Upper Guajira, Colombia. Ancestral Territory of Apotnojushi


Amid the scorching winds of the Guajira desert, the Wayuu people raised their voices to say Ishoshi, which in their language means “red territory.” This project, led by fellow Marbel Inavanegas Jusayu (Wayuu), was the first community audiovisual initiative to document the social, spiritual, and territorial impacts of the installation of a wind farm in Apotnojushi — a community historically excluded from basic services but rich in memory and resistance.

In the face of 14 wind turbines imposed without prior consultation, the project became an urgent act of memory, denunciation, and dignity. Together with elders such as Jesús and Ana Rosa Jusayu, and with the heart of the community’s women, youth, and elders, they created testimonial records, organized visits to other territories affected by megaprojects, and produced a short film affirming their right to decide their present and future.

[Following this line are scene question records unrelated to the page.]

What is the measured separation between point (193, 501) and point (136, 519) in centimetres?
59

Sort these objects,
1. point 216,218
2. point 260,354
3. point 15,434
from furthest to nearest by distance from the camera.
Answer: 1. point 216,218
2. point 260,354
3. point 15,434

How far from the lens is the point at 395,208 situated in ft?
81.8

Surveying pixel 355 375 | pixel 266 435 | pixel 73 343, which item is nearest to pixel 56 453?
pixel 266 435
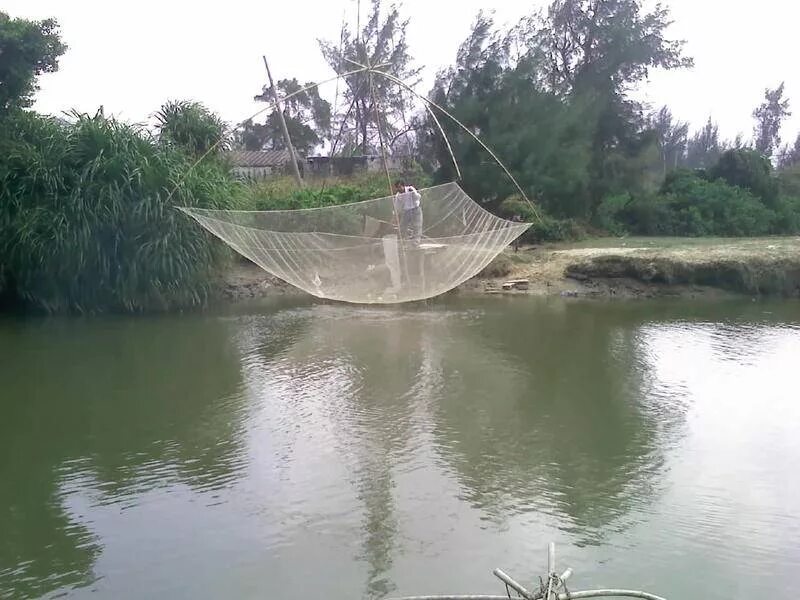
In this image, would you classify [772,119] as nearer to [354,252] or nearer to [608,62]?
[608,62]

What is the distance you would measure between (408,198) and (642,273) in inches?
142

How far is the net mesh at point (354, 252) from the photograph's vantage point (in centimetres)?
677

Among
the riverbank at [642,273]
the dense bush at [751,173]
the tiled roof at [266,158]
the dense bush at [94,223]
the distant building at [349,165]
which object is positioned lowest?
the riverbank at [642,273]

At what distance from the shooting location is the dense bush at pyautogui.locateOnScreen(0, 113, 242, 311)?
7.90 m

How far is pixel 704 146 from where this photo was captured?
33.5 meters

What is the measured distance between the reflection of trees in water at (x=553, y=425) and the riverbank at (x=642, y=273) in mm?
2438

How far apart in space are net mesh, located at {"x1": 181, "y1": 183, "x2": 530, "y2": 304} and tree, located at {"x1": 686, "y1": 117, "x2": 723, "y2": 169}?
26570 mm

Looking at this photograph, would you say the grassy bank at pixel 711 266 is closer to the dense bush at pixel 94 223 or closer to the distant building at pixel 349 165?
the dense bush at pixel 94 223

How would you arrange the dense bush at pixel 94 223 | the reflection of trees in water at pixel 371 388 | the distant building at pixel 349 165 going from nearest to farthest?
the reflection of trees in water at pixel 371 388 < the dense bush at pixel 94 223 < the distant building at pixel 349 165

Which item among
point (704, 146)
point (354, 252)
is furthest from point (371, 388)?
point (704, 146)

“Before the towers arrive, we want memory to arrive. We want to leave testimony of who we are and how we choose to care for our territory,” say the women leaders of Apotnojushi.

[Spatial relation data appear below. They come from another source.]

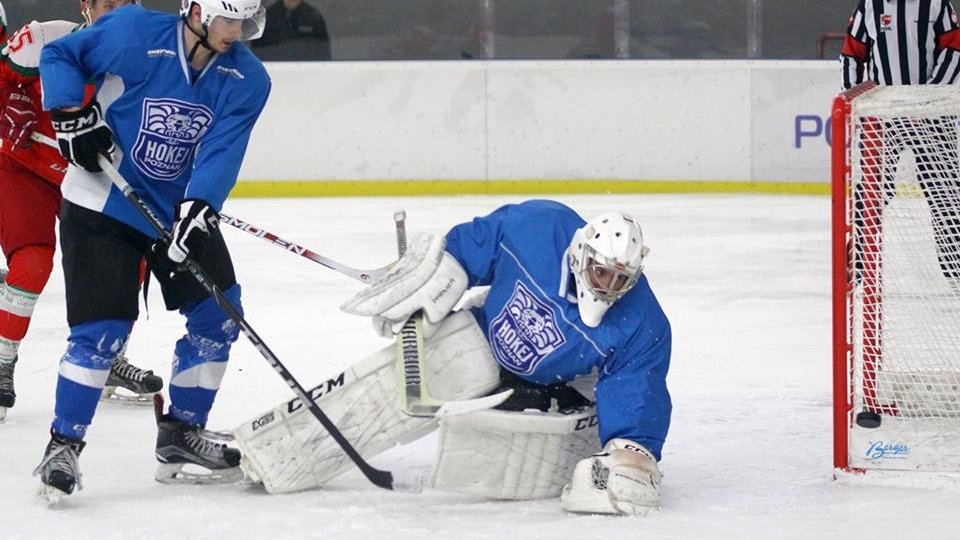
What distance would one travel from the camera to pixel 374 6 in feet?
27.9

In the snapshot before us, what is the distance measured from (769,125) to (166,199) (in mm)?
5494

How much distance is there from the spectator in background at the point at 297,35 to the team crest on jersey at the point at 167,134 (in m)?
5.52

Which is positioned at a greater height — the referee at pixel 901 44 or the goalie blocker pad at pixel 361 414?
the referee at pixel 901 44

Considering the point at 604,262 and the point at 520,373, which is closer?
the point at 604,262

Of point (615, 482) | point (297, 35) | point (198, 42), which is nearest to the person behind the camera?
point (615, 482)

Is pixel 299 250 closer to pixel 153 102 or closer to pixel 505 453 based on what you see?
pixel 153 102

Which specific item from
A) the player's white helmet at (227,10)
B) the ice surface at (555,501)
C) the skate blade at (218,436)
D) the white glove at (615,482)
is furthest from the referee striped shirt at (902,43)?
the skate blade at (218,436)

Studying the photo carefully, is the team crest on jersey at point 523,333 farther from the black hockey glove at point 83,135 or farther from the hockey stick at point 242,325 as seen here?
the black hockey glove at point 83,135

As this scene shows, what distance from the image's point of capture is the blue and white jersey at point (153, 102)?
9.36 feet

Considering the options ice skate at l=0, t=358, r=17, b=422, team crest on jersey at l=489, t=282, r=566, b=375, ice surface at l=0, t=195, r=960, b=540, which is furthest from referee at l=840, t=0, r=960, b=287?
ice skate at l=0, t=358, r=17, b=422

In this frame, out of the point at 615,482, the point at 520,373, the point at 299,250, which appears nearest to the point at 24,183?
the point at 299,250

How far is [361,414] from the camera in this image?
113 inches

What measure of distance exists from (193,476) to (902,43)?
7.61ft

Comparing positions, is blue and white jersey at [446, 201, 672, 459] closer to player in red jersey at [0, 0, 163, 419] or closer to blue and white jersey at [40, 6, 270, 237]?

These three projects reveal the transformative power of Indigenous youth when they have access to tools, support, and autonomy to lead their own narratives. In the face of structural violence, state neglect, and the climate crisis, their voices emerge as seeds of the future, justice, and living memory. From the jungle to the desert, from the Andes to the Napo, from the ceremonial fire to the recorded word — Indigenous youth are rewriting history through love for their peoples and the defense of life. May these experiences continue to inspire, grow, and bloom — because when the roots run deep, not even the strongest wind can uproot them.